The compiler will pop out the error message.

test01.hs:4:10:
    Illegal instance declaration for `C String'
    (All instance types must be of the form (T t1 ... tn)
     where T is not a synonym.
     Use -XTypeSynonymInstances if you want to disable this.)
In the instance declaration for `C String'

What does it mean? Let’s try another run with much simpler type.

class C a where
    toString :: a -> String

instance C Int where
    toString = show

instance C Double where
    toString = show

main = do
    putStrLn $ toString (123::Int)
    putStrLn $ toString (123.123::Double)

What? it works very well.

Give another try. We replace String to [Char].

class C a where
    toString :: a -> String

instance C [Char] where
    toString = id

main = do
    putStrLn $ toString "Hello World"

But it still doesn’t work.

test03.hs:4:10:
    Illegal instance declaration for `C [Char]'
    (All instance types must be of the form (T a1 ... an)
     where a1 ... an are *distinct type variables*,
     and each type variable appears at most once in the instance head.
     Use -XFlexibleInstances if you want to disable this.)

In the instance declaration for `C [Char]'

Suprisingly, this does work.

class C a where
    toString :: a -> String

instance Show a => C [a] where
    toString = concat . (map show)

main = do
    putStrLn $ toString ([1,2,3,4]::[Int])

So the problem is not about list constructor []?
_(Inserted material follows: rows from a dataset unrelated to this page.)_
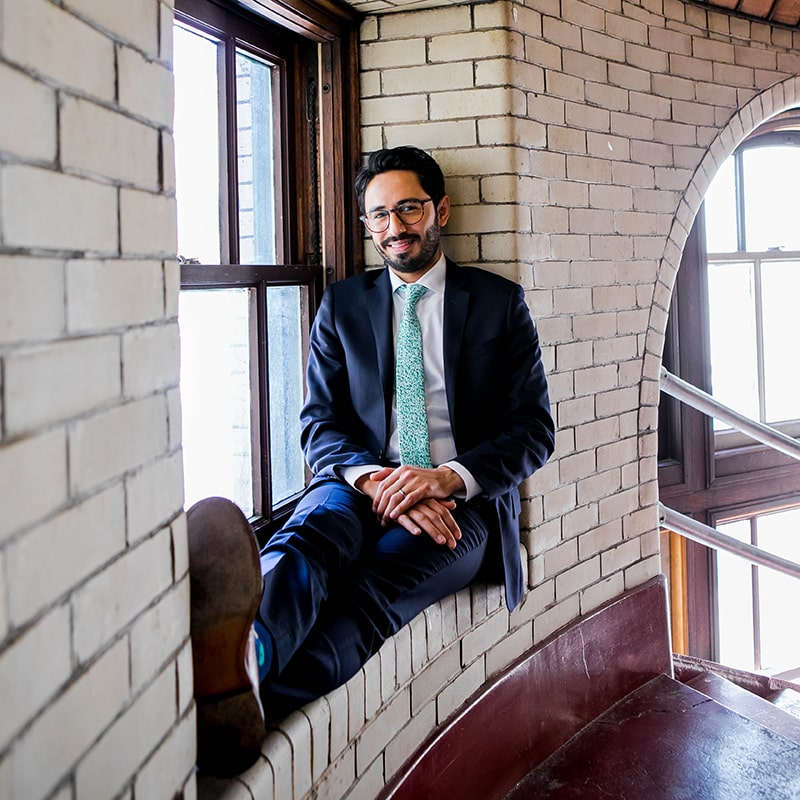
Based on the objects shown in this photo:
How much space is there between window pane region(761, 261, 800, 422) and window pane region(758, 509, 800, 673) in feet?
2.29

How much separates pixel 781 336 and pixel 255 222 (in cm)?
472

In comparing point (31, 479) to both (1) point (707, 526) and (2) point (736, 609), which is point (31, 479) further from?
(2) point (736, 609)

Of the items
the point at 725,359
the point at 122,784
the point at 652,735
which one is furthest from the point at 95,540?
the point at 725,359

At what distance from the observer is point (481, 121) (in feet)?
8.36

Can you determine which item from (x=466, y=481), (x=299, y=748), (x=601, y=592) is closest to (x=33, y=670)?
(x=299, y=748)

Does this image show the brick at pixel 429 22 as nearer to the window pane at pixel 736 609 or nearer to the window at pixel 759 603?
the window at pixel 759 603

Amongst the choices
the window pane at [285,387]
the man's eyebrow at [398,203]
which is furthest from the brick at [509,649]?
the man's eyebrow at [398,203]

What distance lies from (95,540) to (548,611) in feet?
6.43

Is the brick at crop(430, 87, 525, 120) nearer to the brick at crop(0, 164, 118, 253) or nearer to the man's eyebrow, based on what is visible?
the man's eyebrow

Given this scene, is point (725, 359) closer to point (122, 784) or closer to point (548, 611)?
point (548, 611)

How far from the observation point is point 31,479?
830mm

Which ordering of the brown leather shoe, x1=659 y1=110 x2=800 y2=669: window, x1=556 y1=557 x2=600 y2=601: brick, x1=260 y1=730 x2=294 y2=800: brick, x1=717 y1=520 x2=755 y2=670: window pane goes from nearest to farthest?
the brown leather shoe → x1=260 y1=730 x2=294 y2=800: brick → x1=556 y1=557 x2=600 y2=601: brick → x1=659 y1=110 x2=800 y2=669: window → x1=717 y1=520 x2=755 y2=670: window pane

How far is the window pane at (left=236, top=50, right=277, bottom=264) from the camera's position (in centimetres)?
236

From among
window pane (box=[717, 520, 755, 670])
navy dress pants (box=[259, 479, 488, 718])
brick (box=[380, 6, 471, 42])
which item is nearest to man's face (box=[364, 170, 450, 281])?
brick (box=[380, 6, 471, 42])
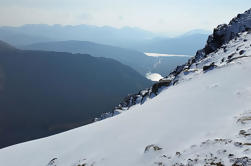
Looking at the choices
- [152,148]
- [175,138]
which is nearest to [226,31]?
[175,138]

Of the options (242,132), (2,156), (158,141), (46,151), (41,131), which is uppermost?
(242,132)

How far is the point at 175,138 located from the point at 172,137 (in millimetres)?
322

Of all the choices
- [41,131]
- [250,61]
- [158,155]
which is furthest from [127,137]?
[41,131]

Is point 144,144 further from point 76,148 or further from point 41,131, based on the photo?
point 41,131

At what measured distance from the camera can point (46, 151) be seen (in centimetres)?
2672

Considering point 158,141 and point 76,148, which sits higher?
point 158,141

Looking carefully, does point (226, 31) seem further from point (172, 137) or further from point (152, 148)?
point (152, 148)

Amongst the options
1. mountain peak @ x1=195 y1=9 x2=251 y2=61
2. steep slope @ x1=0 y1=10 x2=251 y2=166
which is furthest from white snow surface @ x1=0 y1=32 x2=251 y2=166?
mountain peak @ x1=195 y1=9 x2=251 y2=61

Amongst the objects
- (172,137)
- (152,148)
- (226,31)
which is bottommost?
(152,148)

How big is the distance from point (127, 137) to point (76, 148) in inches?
231

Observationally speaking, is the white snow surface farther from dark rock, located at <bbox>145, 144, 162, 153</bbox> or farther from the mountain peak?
the mountain peak

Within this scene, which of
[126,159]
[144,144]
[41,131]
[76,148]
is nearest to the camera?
[126,159]

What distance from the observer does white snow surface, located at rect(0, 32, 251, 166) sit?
15.6 m

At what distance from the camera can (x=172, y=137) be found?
1855 centimetres
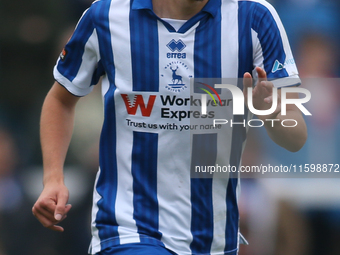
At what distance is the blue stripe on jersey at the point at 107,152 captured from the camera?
2049mm

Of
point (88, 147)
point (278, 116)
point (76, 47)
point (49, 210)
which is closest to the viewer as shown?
point (278, 116)

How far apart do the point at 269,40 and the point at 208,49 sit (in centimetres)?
25

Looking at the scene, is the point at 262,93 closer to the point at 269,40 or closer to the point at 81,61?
the point at 269,40

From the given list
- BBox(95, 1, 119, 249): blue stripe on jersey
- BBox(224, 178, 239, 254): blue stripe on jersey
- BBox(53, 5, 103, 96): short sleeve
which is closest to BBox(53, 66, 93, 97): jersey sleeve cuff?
BBox(53, 5, 103, 96): short sleeve

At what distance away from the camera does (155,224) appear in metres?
2.01

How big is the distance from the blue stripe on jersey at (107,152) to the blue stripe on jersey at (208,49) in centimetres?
37

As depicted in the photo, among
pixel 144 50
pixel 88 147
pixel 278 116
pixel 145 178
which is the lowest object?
pixel 88 147

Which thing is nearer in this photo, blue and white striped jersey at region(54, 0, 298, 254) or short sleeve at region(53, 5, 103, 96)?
blue and white striped jersey at region(54, 0, 298, 254)

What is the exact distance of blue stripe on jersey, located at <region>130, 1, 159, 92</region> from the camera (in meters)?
2.04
Let’s go to a simple cure directly. That is to add {-# LANGUAGE FlexibleInstances #-}, i.e. use FlexibleInstances GHC extension.

{-# LANGUAGE FlexibleInstances #-}
class C a where
    toString :: a -> String

instance C Int where
    toString = show

instance C Double where
    toString = show

instance C [Char] where
    toString = id

instance C [Int] where
    toString = concat . (map show)

main = do
    putStrLn $ toString (123::Int)
    putStrLn $ toString "Hello World"
    putStrLn $ toString ([1,2,3,4,5]::[Int])

That works for C [Char], but still doesn’t work for C String

{-# LANGUAGE FlexibleInstances #-}
class C a where
    toString :: a -> String

instance C String where
    toString = id

main = do
    putStrLn $ toString "Hello World"
test06.hs:5:10:
    Illegal instance declaration for `C String'
    (All instance types must be of the form (T t1 ... tn)
     where T is not a synonym.
     Use -XTypeSynonymInstances if you want to disable this.)

In the instance declaration for `C String’ What’s going on? Let’s check the Haskell 98 Report Sec. 4.3.2

The type (T u1 … uk) must take the form of a type constructor T applied to simple type variables u1, … uk; furthermore, T must not be a type synonym, and the ui must all be distinct. This prohibits instance declarations such as:

instance C (a,a) where …
instance C (Int,a) where …
instance C [[a]] where …

So according to the report, C [a] is legal, since [a] = [] a where T = [] and u1 = a. But String = [Char] = [] Char, where T = [] and Char is not a type variable. As to why the specific type is invalid. Suppose we have

instance C [Char] where ... instance C [Int] where ...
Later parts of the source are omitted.